The event was billed as an academic classroom discussion around military service – teach the kids about military service in the context of their history classes. But suddenly the veterans were told, "Thanks, but no thanks."
Forest Lake Area High School principal Steve Massey said there were concerns the event was becoming political, instead of educational and that made it inappropriate for a public school. Translation: Massey got some calls from parents who complained, he buckled, and canceled the appearance by the veterans. The Star Tribune newspaper reports some parents had threatened to stage a protest if the visit by the soldiers went forward.
The visit was sponsored by "Vets for Freedom", a nonpartisan group whose mission is to educate the public about the importance of achieving success in Iraq and Afghanistan. The head of the organization, who graduated from Forest Lake Area High School and served in Iraq, calls it "extremely unfortunate" that a school would bow to political pressure and not bring in a veterans organization.
One education expert suggests what happened in Minnesota might be just the tip of the iceberg in this long political year. He recommends that schools still tackle tough subjects, but invite opposing groups to speak out on each issue.
Here’s my question to you: Should the military be allowed to tell its story in public schools?
Interested to know which ones made it on air?
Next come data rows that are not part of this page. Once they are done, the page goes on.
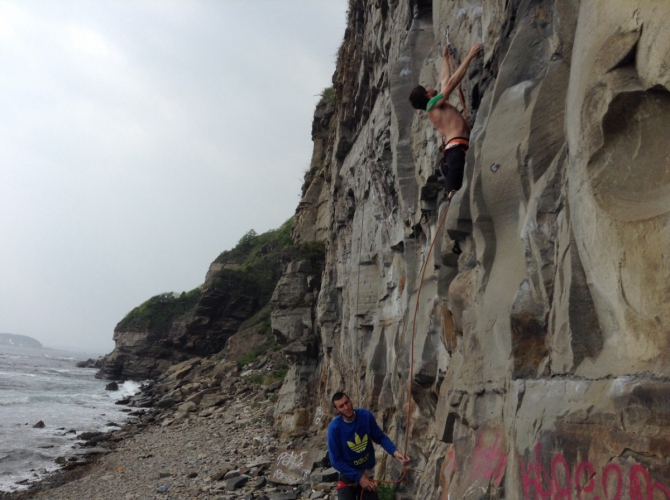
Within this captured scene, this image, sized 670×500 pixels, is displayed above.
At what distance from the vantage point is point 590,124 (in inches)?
122

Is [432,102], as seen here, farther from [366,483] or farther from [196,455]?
[196,455]

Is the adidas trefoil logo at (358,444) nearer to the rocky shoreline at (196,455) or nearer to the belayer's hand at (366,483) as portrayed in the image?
the belayer's hand at (366,483)

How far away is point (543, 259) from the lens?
3664 millimetres

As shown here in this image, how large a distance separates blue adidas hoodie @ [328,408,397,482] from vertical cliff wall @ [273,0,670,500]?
793 mm

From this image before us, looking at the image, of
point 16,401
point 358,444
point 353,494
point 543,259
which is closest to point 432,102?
point 543,259

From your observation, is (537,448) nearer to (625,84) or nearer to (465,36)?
(625,84)

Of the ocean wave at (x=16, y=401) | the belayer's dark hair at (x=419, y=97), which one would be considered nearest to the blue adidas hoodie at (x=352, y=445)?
the belayer's dark hair at (x=419, y=97)

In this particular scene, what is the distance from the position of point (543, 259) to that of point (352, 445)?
2442mm

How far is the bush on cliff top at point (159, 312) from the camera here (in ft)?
153

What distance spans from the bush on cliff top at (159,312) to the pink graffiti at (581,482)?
148 ft

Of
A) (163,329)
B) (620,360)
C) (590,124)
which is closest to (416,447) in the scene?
(620,360)

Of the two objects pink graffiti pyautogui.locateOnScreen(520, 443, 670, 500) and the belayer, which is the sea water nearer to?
the belayer

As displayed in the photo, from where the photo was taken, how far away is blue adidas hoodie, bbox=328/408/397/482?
4.66 meters

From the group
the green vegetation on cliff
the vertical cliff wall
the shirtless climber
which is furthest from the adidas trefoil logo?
the green vegetation on cliff
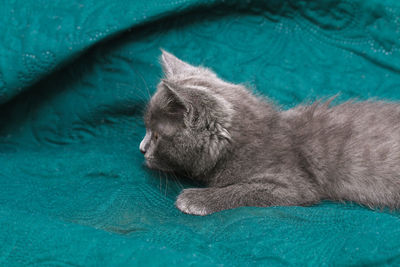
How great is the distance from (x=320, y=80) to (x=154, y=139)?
1.00m

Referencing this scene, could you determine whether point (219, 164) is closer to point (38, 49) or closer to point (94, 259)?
point (94, 259)

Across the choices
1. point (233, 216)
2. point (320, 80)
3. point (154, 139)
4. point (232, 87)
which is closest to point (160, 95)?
point (154, 139)

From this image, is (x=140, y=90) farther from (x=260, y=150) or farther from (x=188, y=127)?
(x=260, y=150)

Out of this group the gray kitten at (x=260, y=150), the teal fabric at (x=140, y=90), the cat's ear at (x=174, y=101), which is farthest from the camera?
the gray kitten at (x=260, y=150)

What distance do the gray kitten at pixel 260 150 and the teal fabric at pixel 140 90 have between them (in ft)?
0.32

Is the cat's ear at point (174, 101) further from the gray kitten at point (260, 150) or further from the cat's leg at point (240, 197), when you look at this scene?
the cat's leg at point (240, 197)

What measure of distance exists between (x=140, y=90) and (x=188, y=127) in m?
0.60

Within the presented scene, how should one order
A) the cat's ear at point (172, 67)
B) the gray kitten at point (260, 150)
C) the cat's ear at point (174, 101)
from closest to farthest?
1. the cat's ear at point (174, 101)
2. the gray kitten at point (260, 150)
3. the cat's ear at point (172, 67)

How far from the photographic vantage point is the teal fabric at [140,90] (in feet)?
4.45

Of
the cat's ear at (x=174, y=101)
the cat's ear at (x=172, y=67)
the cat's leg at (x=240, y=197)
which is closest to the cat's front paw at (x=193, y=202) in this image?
Answer: the cat's leg at (x=240, y=197)

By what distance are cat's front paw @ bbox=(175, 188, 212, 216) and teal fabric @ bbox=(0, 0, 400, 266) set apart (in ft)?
0.11

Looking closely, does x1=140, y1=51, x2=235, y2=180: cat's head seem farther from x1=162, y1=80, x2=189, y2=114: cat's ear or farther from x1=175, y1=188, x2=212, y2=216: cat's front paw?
x1=175, y1=188, x2=212, y2=216: cat's front paw

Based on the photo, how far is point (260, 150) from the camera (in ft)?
5.49

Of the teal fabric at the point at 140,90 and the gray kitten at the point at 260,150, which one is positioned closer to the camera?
the teal fabric at the point at 140,90
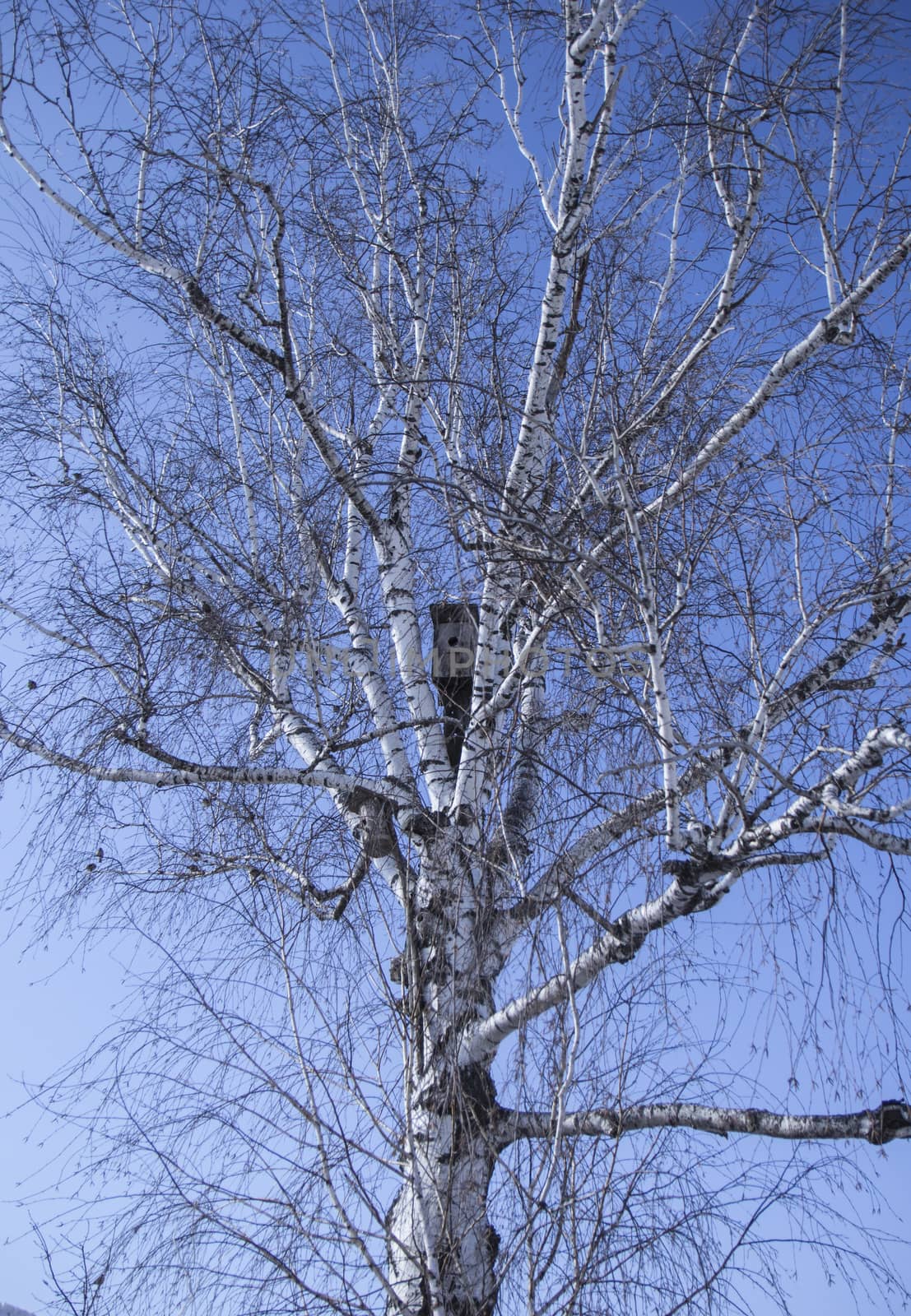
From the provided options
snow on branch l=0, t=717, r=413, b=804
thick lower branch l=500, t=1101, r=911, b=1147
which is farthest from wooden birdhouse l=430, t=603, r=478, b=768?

Alan from Eden Prairie, Minnesota writes:
If the military can honestly and openly tell school-age kids about what military service would do for them, then by all means, let them come to the career day presentation. Clueless kids getting out of high school and falling into the nearest college to major in beer are not doing themselves any good. A few years in the military or some other form of social service would help round and mature them prior to making the real world choice of where to start on a career.
Jack, Of course military members should be able to tell their story in schools; it's the best kind of history lesson available on the current conflict. But, this group is about as nonpartisan as Iraq Veterans Against the War- nonpartisan but certainly not non-political. The underlying discussion has a place, the agenda certainly does not. As an Iraq War veteran myself, I'd be first to complain about this visit, at least without a chance to partake in the discussion myself.
I am a veteran of the Iraq war and spoke after my deployment to my wife's high school class in Georgia. The topic focused on the cultural differences between our countries, but at the end when the students asked questions they learned some of the great things the military can offer besides going to war.
Proud Military Wife from Pennsylvania writes:
My husband is active duty and we are stationed in a remote, U.S. location. My daughter took an Air Force water bottle into class and it was sent home with a note that the water bottle could not have any writing on it in class. Our home number had to be changed and unlisted due to the phone calls of hate against us for supporting the war. This is U.S history.
No. Young adults can be easily influenced into thinking that war is glamorous and exciting. They won't know the truth until long after they have signed up for 4 years and then it's too late.